Traceback (most recent call last):
  File "test.py", line 8, in <module>
    df = pd.read_csv('test.batch.csv')
  File "/home/mahmood/.local/lib/python3.8/site-packages/pandas/io/parsers.py", line 610, in read_csv
    return _read(filepath_or_buffer, kwds)
  File "/home/mahmood/.local/lib/python3.8/site-packages/pandas/io/parsers.py", line 468, in _read
    return parser.read(nrows)
  File "/home/mahmood/.local/lib/python3.8/site-packages/pandas/io/parsers.py", line 1057, in read
    index, columns, col_dict = self._engine.read(nrows)
  File "/home/mahmood/.local/lib/python3.8/site-packages/pandas/io/parsers.py", line 2061, in read
    data = self._reader.read(nrows)
  File "pandas/_libs/parsers.pyx", line 756, in pandas._libs.parsers.TextReader.read
  File "pandas/_libs/parsers.pyx", line 771, in pandas._libs.parsers.TextReader._read_low_memory
  File "pandas/_libs/parsers.pyx", line 827, in pandas._libs.parsers.TextReader._read_rows
  File "pandas/_libs/parsers.pyx", line 814, in pandas._libs.parsers.TextReader._tokenize_rows
  File "pandas/_libs/parsers.pyx", line 1951, in pandas._libs.parsers.raise_parser_error
pandas.errors.ParserError: Error tokenizing data. C error: Expected 2 fields in line 7, saw 4

I know the file is not properly formatted for read_csv(), so I would like to know if there is any other read function to use like that.
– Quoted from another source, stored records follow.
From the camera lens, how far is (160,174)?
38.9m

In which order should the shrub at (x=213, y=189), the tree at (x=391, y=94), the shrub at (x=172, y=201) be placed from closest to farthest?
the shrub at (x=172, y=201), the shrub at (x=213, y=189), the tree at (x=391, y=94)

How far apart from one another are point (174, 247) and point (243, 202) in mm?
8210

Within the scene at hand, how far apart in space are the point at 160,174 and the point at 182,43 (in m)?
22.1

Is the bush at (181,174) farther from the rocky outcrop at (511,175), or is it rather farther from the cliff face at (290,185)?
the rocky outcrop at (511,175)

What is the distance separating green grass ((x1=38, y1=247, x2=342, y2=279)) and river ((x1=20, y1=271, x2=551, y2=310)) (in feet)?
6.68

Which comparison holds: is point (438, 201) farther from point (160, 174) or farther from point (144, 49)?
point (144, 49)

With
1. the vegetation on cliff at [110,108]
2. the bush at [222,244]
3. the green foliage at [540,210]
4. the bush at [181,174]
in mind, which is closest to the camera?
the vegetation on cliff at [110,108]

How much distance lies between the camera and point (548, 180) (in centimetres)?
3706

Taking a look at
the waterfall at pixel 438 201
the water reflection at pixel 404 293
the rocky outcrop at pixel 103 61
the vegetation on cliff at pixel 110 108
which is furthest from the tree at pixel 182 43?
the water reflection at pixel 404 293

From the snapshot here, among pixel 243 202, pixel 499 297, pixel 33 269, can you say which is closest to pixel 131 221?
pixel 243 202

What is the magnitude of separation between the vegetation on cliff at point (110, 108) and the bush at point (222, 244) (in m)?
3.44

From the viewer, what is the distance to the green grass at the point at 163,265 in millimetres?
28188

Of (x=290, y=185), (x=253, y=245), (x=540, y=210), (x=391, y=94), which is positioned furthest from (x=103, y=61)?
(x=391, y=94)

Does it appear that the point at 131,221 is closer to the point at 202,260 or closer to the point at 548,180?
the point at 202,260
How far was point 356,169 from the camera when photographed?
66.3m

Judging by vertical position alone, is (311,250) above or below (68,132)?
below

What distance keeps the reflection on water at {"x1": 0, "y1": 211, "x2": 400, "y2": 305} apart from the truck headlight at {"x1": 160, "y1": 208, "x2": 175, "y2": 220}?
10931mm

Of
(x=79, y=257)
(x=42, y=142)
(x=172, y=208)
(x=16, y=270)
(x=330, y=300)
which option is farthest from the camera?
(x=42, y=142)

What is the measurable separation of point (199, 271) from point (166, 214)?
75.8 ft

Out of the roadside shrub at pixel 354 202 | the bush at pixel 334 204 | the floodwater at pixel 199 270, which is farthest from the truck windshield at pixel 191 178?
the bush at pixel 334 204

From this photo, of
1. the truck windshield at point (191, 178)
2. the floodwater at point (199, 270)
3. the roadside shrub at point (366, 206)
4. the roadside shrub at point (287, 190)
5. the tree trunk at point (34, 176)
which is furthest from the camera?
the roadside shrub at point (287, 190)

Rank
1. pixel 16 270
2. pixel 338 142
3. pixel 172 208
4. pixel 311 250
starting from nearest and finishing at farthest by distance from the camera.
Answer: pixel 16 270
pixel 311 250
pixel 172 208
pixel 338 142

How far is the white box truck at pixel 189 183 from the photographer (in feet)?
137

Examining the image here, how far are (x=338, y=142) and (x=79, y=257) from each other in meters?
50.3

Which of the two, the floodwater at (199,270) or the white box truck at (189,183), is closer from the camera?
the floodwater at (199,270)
Any idea about that?

CodePudding user response：

My idea is to start from an empty intermediate dictionary.

Then read a single line from the input file (the key) and following 4 lines as the value and add them to the dictionary.

The final step is to "map" this dictionary, using a dictionary comprehension, changing each (string) value into a DataFrame.

To do it, you can use read_csv, passing the value of the current key as the source content.

So the source code can be e.g.:

wrk = {}
with open('Input.csv') as fp:
    while True:
        cnt1  = 1
        line = fp.readline()
        if not line:
            break
        key = line.strip()
        txt = [ fp.readline().strip() for i in range(4) ]
        txt = '\n'.join(txt)
        wrk[key] = txt
result = { k: pd.read_csv(io.StringIO(v), index_col=[0]) for k, v in wrk.items() }

Note however a side effect, resulting from how read_csv works:

If column names are not unique then Pandas adds a dot and consecutive numbers to such "repeating" columns.

So e.g. the content of K2 key in result is:

    Value  Value.1  Value.2
M1      4        6        3
M2      7        3        4
M3     10        2        6

Or maybe actual column names in each input "section" are not the same?

To sum up, at least this code allows you to circumvent the limitation concerning same number of columns while reading a single DataFrame.